The thumbs.db file is stored within the folder whose content it reflects, along with the picture files themselves. But the ordinary user cannot view the contents of thumbs.db. Indeed, the ordinary user does not even know that thumbs.db is there. At trial, the government’s expert Justin Price confirmed that opening the thumbs.db file to view its contents requires special software, and that there was no evidence that Vosburgh possessed such software or was otherwise capable of viewing the contents of the thumbs.db file in the japlll folder.

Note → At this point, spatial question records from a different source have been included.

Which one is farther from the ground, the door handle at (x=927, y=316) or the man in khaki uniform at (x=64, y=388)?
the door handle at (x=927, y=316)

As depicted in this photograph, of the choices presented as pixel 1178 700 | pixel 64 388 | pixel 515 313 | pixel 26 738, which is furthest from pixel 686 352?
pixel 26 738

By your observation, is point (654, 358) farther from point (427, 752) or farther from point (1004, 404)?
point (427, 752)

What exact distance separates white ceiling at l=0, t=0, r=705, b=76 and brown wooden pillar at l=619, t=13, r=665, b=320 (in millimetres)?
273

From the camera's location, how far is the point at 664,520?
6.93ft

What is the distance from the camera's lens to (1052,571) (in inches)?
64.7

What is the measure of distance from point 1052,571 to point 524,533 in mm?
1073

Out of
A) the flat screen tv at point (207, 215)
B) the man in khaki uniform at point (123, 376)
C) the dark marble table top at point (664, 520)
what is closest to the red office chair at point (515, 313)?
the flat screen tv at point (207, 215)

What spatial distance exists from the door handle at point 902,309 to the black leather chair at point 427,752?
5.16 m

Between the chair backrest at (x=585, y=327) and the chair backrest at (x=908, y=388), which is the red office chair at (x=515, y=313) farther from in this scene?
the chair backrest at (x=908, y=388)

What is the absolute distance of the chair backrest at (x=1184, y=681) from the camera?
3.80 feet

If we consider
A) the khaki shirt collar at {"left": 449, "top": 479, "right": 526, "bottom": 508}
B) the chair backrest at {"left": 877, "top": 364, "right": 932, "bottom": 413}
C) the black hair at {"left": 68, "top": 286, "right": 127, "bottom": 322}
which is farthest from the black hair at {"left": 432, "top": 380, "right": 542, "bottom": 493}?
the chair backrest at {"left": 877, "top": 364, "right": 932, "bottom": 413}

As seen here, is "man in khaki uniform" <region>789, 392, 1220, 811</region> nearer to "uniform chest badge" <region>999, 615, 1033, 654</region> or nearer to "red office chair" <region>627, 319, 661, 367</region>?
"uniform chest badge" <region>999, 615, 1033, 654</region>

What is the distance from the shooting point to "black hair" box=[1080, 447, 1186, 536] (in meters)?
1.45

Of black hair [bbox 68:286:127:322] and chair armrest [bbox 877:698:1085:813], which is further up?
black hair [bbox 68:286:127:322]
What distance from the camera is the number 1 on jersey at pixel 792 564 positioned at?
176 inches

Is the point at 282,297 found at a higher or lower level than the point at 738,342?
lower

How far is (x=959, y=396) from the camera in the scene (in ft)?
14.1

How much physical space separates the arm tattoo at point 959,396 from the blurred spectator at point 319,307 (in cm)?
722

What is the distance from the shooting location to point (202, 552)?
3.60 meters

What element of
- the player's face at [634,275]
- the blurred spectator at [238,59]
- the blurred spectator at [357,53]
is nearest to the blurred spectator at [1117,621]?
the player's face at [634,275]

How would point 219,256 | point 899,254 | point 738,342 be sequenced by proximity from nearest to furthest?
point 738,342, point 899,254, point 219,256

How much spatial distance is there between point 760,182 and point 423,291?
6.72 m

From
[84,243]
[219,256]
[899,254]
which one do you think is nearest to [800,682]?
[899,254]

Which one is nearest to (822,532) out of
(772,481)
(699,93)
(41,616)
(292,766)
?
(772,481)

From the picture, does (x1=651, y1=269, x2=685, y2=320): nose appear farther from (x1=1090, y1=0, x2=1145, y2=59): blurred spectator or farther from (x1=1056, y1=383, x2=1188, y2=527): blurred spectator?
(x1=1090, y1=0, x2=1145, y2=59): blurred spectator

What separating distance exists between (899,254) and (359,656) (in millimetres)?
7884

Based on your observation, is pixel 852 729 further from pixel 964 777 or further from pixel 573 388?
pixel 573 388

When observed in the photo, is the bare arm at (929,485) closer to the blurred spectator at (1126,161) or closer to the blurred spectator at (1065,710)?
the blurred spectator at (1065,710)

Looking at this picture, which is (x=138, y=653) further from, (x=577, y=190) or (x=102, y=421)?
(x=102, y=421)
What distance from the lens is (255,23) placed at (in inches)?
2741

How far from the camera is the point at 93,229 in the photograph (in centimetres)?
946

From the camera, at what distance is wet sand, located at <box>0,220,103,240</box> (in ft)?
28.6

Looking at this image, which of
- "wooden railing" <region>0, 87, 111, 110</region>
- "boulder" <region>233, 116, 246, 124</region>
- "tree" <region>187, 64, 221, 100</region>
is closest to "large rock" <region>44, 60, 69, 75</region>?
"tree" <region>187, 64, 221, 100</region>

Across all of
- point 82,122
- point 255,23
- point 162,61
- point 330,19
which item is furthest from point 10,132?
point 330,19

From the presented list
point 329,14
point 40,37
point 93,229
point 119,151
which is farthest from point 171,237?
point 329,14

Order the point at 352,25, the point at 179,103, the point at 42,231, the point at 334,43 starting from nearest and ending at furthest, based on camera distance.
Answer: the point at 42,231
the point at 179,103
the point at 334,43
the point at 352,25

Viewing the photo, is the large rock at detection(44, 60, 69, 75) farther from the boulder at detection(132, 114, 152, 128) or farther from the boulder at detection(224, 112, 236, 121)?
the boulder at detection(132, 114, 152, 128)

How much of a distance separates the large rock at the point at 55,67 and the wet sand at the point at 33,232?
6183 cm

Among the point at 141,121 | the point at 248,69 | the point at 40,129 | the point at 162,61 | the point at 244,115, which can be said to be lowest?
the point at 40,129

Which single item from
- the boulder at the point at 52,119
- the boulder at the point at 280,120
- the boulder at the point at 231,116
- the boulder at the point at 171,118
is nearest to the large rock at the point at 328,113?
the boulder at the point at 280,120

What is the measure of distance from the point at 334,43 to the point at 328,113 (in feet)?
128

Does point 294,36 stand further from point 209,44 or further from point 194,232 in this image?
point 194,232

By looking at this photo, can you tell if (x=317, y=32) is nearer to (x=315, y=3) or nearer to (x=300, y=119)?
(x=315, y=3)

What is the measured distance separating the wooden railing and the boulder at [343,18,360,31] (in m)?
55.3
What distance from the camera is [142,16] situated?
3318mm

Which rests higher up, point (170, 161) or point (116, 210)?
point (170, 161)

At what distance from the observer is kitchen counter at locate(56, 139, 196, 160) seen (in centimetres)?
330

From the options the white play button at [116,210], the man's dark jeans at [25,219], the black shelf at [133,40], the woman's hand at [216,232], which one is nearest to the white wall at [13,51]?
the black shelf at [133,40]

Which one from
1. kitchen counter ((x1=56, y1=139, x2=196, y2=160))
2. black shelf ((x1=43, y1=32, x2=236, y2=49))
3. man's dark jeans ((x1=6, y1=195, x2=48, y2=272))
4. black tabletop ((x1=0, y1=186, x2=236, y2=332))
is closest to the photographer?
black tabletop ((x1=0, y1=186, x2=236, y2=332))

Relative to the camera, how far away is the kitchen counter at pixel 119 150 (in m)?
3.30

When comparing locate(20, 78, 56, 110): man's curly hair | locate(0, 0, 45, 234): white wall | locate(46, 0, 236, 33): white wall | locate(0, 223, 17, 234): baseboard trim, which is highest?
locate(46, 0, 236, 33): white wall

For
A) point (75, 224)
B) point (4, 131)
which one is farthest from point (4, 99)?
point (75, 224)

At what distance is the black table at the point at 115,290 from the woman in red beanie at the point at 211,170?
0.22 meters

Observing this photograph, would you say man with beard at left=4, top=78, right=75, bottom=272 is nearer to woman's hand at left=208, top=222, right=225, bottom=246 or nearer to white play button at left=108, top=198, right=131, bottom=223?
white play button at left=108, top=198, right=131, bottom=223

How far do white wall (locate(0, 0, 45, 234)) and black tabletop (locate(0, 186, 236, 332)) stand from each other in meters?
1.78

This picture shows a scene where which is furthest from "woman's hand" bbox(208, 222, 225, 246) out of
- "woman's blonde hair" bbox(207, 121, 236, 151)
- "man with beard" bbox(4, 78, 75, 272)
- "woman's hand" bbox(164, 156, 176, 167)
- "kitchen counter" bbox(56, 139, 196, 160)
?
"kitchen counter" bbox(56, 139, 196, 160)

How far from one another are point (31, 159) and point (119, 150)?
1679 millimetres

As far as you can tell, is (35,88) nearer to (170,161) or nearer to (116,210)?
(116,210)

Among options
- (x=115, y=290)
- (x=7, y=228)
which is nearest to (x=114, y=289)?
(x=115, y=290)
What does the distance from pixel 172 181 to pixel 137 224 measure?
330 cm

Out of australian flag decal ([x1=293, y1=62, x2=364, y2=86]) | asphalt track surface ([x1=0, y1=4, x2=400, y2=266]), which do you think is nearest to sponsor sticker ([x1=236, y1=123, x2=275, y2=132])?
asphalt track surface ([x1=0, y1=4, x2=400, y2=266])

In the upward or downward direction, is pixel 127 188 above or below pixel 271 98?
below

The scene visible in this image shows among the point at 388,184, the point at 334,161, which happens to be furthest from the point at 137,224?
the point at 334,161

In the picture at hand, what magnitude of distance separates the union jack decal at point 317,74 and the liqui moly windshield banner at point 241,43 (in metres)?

The significance of the presence of Exhibits 14 and 15 in the thumbs.db file on Vosburgh’s external hard drive was one of the central factual issues at trial. The government contended that the existence of Exhibits 14 and 15 in the thumbs.db file was evidence that corresponding full-sized picture files once existed on Vosburgh’s hard drive in the japlll folder. According to the government, Vosburgh knowingly possessed such pictures but then deleted them at some point before the search of his apartment on February 27; this explained why the hard drive contained thumbs.db versions of Exhibits 14 and 15, but not full-sized .jpeg versions of those same images. We will refer to this theory throughout our opinion as the government’s “prior possession” theory.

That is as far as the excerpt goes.